▶ _WHAT TO PRODUCE_
Can you output the material exactly as written, minus any pictures it holds?

▶ _MATERIAL FOR THE TASK_

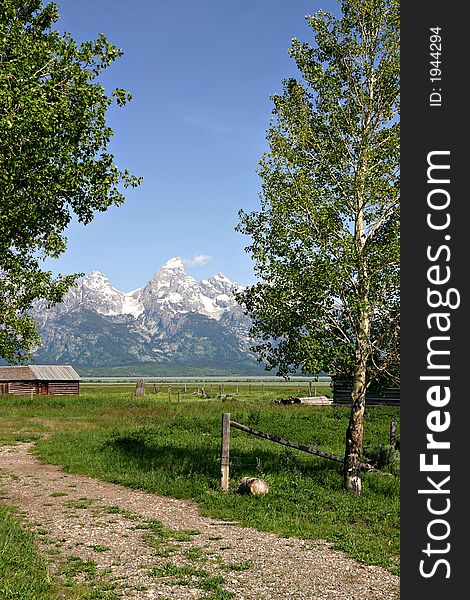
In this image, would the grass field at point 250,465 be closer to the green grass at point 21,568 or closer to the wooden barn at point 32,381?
the green grass at point 21,568

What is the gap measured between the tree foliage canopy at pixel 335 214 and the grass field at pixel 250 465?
4.30 metres

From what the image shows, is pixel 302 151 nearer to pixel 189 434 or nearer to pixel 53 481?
pixel 53 481

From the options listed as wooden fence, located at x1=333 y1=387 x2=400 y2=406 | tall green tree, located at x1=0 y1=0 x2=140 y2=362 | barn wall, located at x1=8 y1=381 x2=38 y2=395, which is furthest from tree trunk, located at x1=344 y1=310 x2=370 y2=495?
barn wall, located at x1=8 y1=381 x2=38 y2=395

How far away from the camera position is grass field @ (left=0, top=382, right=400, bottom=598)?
53.4 ft

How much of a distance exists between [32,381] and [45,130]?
81.2m

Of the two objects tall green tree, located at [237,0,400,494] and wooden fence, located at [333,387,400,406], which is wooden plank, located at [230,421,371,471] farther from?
wooden fence, located at [333,387,400,406]

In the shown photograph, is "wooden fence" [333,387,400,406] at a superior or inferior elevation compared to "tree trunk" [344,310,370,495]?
inferior

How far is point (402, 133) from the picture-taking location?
8.02m

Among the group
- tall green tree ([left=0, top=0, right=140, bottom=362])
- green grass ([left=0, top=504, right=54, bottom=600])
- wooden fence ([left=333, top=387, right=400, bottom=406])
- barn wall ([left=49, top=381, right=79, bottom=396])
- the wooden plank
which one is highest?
tall green tree ([left=0, top=0, right=140, bottom=362])

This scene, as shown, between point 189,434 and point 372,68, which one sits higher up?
point 372,68

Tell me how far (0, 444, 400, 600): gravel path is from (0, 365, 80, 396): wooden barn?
73.3 metres

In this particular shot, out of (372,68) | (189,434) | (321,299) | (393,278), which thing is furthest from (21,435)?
(372,68)

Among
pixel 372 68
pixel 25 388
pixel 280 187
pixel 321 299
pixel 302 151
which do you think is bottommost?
pixel 25 388

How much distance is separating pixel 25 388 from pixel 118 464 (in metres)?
70.5
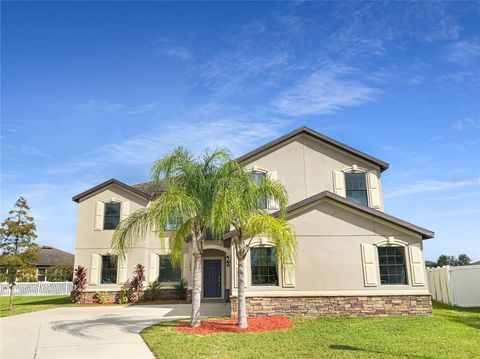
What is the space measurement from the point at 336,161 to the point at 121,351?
1350 cm

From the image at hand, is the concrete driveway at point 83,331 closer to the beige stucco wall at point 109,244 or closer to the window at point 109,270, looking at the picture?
the window at point 109,270

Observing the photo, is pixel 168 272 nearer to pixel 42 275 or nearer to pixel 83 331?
pixel 83 331

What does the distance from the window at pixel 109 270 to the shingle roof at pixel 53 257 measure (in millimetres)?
16754

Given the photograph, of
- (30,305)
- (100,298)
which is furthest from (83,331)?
(30,305)

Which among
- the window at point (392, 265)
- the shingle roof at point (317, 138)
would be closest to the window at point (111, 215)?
the shingle roof at point (317, 138)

▶ _RESPONSE TO THE EXERCISE_
In this image, would the grass field at point 250,465 be closer to the green grass at point 21,568 or closer to the wooden barn at point 32,381?
the green grass at point 21,568

What is the gap measured between the tree foliage canopy at pixel 335 214 and the grass field at pixel 250 465?
4.30 metres

From what the image shows, is pixel 302 151 nearer to pixel 189 434 or nearer to pixel 53 481?
pixel 53 481

From the options listed as wooden fence, located at x1=333 y1=387 x2=400 y2=406 | tall green tree, located at x1=0 y1=0 x2=140 y2=362 | barn wall, located at x1=8 y1=381 x2=38 y2=395, which is furthest from tree trunk, located at x1=344 y1=310 x2=370 y2=495?
barn wall, located at x1=8 y1=381 x2=38 y2=395

How far away from the camera position is grass field @ (left=0, top=382, right=400, bottom=598)?
53.4 ft

How much of a distance exists between [32,381] and [45,130]?
81.2m

Of the two objects tall green tree, located at [237,0,400,494] and wooden fence, located at [333,387,400,406], which is wooden plank, located at [230,421,371,471] farther from?
wooden fence, located at [333,387,400,406]

In the shown photograph, is "wooden fence" [333,387,400,406] at a superior or inferior elevation compared to "tree trunk" [344,310,370,495]?
inferior

How far is point (402, 133) from the picture-taking location?
8.02m

Among the group
- tall green tree ([left=0, top=0, right=140, bottom=362])
- green grass ([left=0, top=504, right=54, bottom=600])
- wooden fence ([left=333, top=387, right=400, bottom=406])
- barn wall ([left=49, top=381, right=79, bottom=396])
- the wooden plank
which one is highest?
tall green tree ([left=0, top=0, right=140, bottom=362])

This scene, as shown, between point 189,434 and point 372,68, which one sits higher up?
point 372,68

Tell me how far (0, 444, 400, 600): gravel path is from (0, 365, 80, 396): wooden barn?
73.3 metres

In this particular shot, out of (372,68) | (189,434) | (321,299) | (393,278), which thing is furthest from (21,435)?
(372,68)

Among
pixel 372 68
pixel 25 388
pixel 280 187
pixel 321 299
pixel 302 151
which do you think is bottommost?
pixel 25 388

How much distance is separating pixel 25 388 from pixel 118 464 (in metres)?
70.5
What is the space measurement from the point at 336,161 to the point at 121,351?
1350 cm

From the image at hand, is the concrete driveway at point 83,331 closer to the beige stucco wall at point 109,244 or closer to the window at point 109,270, looking at the picture?
the window at point 109,270

Observing the photo, is pixel 168 272 nearer to pixel 42 275 or nearer to pixel 83 331?
pixel 83 331

What does the distance from the window at pixel 109 270 to the shingle roof at pixel 53 257 measure (in millimetres)?
16754

Given the photograph, of
- (30,305)
- (100,298)
which is furthest from (83,331)?
(30,305)

Which among
- the window at point (392, 265)
- the shingle roof at point (317, 138)
would be closest to the window at point (111, 215)?
the shingle roof at point (317, 138)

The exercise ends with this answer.